** RECORDS FOR THIS TASK **
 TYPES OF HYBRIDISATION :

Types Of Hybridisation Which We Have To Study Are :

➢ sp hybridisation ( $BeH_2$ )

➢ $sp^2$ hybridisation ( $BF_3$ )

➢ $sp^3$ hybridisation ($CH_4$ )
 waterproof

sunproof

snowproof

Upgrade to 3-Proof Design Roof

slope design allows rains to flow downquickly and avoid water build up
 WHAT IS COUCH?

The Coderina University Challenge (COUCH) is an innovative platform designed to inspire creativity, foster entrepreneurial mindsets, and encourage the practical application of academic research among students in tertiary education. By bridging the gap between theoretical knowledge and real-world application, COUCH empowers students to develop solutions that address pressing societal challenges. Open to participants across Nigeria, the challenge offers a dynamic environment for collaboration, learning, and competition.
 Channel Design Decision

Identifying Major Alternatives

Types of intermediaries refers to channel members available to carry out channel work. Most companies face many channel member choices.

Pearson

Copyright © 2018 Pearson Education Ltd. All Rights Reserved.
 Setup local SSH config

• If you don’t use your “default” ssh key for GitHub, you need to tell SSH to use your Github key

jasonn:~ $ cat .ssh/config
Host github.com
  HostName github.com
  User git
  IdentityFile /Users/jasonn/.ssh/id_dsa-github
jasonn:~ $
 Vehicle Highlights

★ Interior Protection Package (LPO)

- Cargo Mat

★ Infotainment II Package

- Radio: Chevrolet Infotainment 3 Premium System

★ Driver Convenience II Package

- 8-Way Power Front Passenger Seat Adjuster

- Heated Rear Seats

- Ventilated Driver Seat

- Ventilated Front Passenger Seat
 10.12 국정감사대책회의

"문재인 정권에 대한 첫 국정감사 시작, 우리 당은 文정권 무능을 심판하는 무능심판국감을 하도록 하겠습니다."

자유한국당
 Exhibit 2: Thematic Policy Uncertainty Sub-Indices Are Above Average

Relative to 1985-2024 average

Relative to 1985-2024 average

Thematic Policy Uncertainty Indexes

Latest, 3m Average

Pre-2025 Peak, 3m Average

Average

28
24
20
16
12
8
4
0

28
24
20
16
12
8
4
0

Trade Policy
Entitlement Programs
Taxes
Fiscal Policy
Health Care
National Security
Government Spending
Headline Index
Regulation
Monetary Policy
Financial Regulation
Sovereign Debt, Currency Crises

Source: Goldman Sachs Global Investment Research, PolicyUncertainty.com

** ABOUT THIS EXERCISE **
Scan the material above for the word "Driver", and copy each line where it appears.

** RESULT OF THIS TASK **
★ Driver Convenience II Package
- Ventilated Driver Seat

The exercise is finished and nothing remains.